1.                  Assuming all of the facts alleged to be true and provable, the duty of fair representation allegation of the amended complaint state a cause of action, summarized as follows:

Union interference in violation of RCW 41.56.150(1), within six months of the date the complaint was filed, by breaching its duty of fair representation owed to Paul Richards by:

 

1.         providing the employer with privileged information during and employee investigation; and

2.         aligning itself against members by settling grievances in exchange for the removal of the fire chief and deputy fire chief.

These allegations will be the subject of further proceedings under chapter 391-45 WAC.

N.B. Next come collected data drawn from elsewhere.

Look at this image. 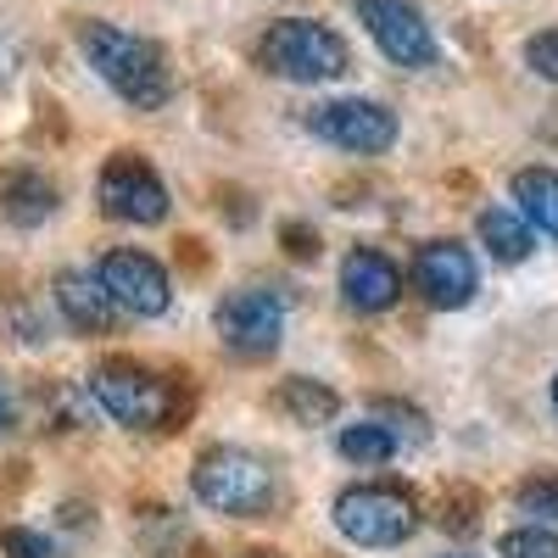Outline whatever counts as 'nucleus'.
<instances>
[{
    "label": "nucleus",
    "mask_w": 558,
    "mask_h": 558,
    "mask_svg": "<svg viewBox=\"0 0 558 558\" xmlns=\"http://www.w3.org/2000/svg\"><path fill=\"white\" fill-rule=\"evenodd\" d=\"M78 51L96 68V78L134 112H162L173 101V68L162 57V45L146 34H129L118 23L84 17L78 23Z\"/></svg>",
    "instance_id": "nucleus-1"
},
{
    "label": "nucleus",
    "mask_w": 558,
    "mask_h": 558,
    "mask_svg": "<svg viewBox=\"0 0 558 558\" xmlns=\"http://www.w3.org/2000/svg\"><path fill=\"white\" fill-rule=\"evenodd\" d=\"M84 391L123 430H173L184 418V408H191V397H184L179 380L157 375L151 363H134V357L96 363L84 375Z\"/></svg>",
    "instance_id": "nucleus-2"
},
{
    "label": "nucleus",
    "mask_w": 558,
    "mask_h": 558,
    "mask_svg": "<svg viewBox=\"0 0 558 558\" xmlns=\"http://www.w3.org/2000/svg\"><path fill=\"white\" fill-rule=\"evenodd\" d=\"M191 497L223 520H263L279 508V475L246 447H207L191 463Z\"/></svg>",
    "instance_id": "nucleus-3"
},
{
    "label": "nucleus",
    "mask_w": 558,
    "mask_h": 558,
    "mask_svg": "<svg viewBox=\"0 0 558 558\" xmlns=\"http://www.w3.org/2000/svg\"><path fill=\"white\" fill-rule=\"evenodd\" d=\"M257 68L286 84H330L352 73V51L336 28L313 17H279L257 39Z\"/></svg>",
    "instance_id": "nucleus-4"
},
{
    "label": "nucleus",
    "mask_w": 558,
    "mask_h": 558,
    "mask_svg": "<svg viewBox=\"0 0 558 558\" xmlns=\"http://www.w3.org/2000/svg\"><path fill=\"white\" fill-rule=\"evenodd\" d=\"M330 520L352 547H368V553L402 547L418 531V497L397 481H357L336 497Z\"/></svg>",
    "instance_id": "nucleus-5"
},
{
    "label": "nucleus",
    "mask_w": 558,
    "mask_h": 558,
    "mask_svg": "<svg viewBox=\"0 0 558 558\" xmlns=\"http://www.w3.org/2000/svg\"><path fill=\"white\" fill-rule=\"evenodd\" d=\"M307 134L324 140L336 151H352V157H386L397 146V112L386 101H368V96H336V101H318L307 107Z\"/></svg>",
    "instance_id": "nucleus-6"
},
{
    "label": "nucleus",
    "mask_w": 558,
    "mask_h": 558,
    "mask_svg": "<svg viewBox=\"0 0 558 558\" xmlns=\"http://www.w3.org/2000/svg\"><path fill=\"white\" fill-rule=\"evenodd\" d=\"M96 202H101V213H107L112 223H134V229L162 223L168 207H173L162 173L140 157V151L107 157V168H101V179H96Z\"/></svg>",
    "instance_id": "nucleus-7"
},
{
    "label": "nucleus",
    "mask_w": 558,
    "mask_h": 558,
    "mask_svg": "<svg viewBox=\"0 0 558 558\" xmlns=\"http://www.w3.org/2000/svg\"><path fill=\"white\" fill-rule=\"evenodd\" d=\"M357 23L368 28V39L380 45V57L397 62V68H436L441 62V39L436 28L425 23V12L413 0H352Z\"/></svg>",
    "instance_id": "nucleus-8"
},
{
    "label": "nucleus",
    "mask_w": 558,
    "mask_h": 558,
    "mask_svg": "<svg viewBox=\"0 0 558 558\" xmlns=\"http://www.w3.org/2000/svg\"><path fill=\"white\" fill-rule=\"evenodd\" d=\"M96 279L107 286V296L129 313V318H162L173 307V279L151 252H134V246H112L96 263Z\"/></svg>",
    "instance_id": "nucleus-9"
},
{
    "label": "nucleus",
    "mask_w": 558,
    "mask_h": 558,
    "mask_svg": "<svg viewBox=\"0 0 558 558\" xmlns=\"http://www.w3.org/2000/svg\"><path fill=\"white\" fill-rule=\"evenodd\" d=\"M213 324H218V341L235 357H268V352H279V341H286V302H279L274 291H263V286L229 291L218 302Z\"/></svg>",
    "instance_id": "nucleus-10"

2.                  The respondent shall file and serve an answer to the allegations listed in paragraph 1 of this order within 21 days following the date of this order.[4] The answer shall

(a)     specifically admit, deny, or explain each fact alleged in the amended complaint, except if the respondent states it is without knowledge of the fact, that statement will operate as a denial; and

(b)    assert any affirmative defenses that are claimed to exist in the matter.

The answer shall be filed and served in accordance with WAC 391-08-120. Except for good cause shown, if the respondent fails to file a timely answer or to file an answer that specifically denies or explains facts alleged in the amended complaint, the respondent will be deemed to have admitted and waived its right to a hearing on those facts. WAC 391‑45‑210.

3.                  All other allegations of the amended complaint concerning duty of fair representation and contract violations are DISMISSED for failure to state a cause of action.

ISSUED at Olympia, Washington, this  18th  day of February, 2021.

PUBLIC EMPLOYMENT RELATIONS COMMISSION

Dario de la Rosa, Unfair Labor Practice Administrator

Paragraph 3 of this order will be the final order of the agency on any defective allegations, unless a notice of appeal is filed with the Commission under WAC 391-45-350.



[1]             At this stage of the proceedings, all of the facts alleged in the complaint or amended complaint are assumed to be true and provable. The question at hand is whether, as a matter of law, the complaint states a claim for relief available through unfair labor practice proceedings before the Public Employment Relations Commission.

[2]             Claim “A” of the amended complaint.

[3]             Claim “N” of the amended complaint.

[4]             Specifically, the respondent need only respond to paragraphs 1 through 14, paragraphs 16 through 18 (claim A), paragraphs 46 through 50 (claim N), and paragraphs 102 through 117.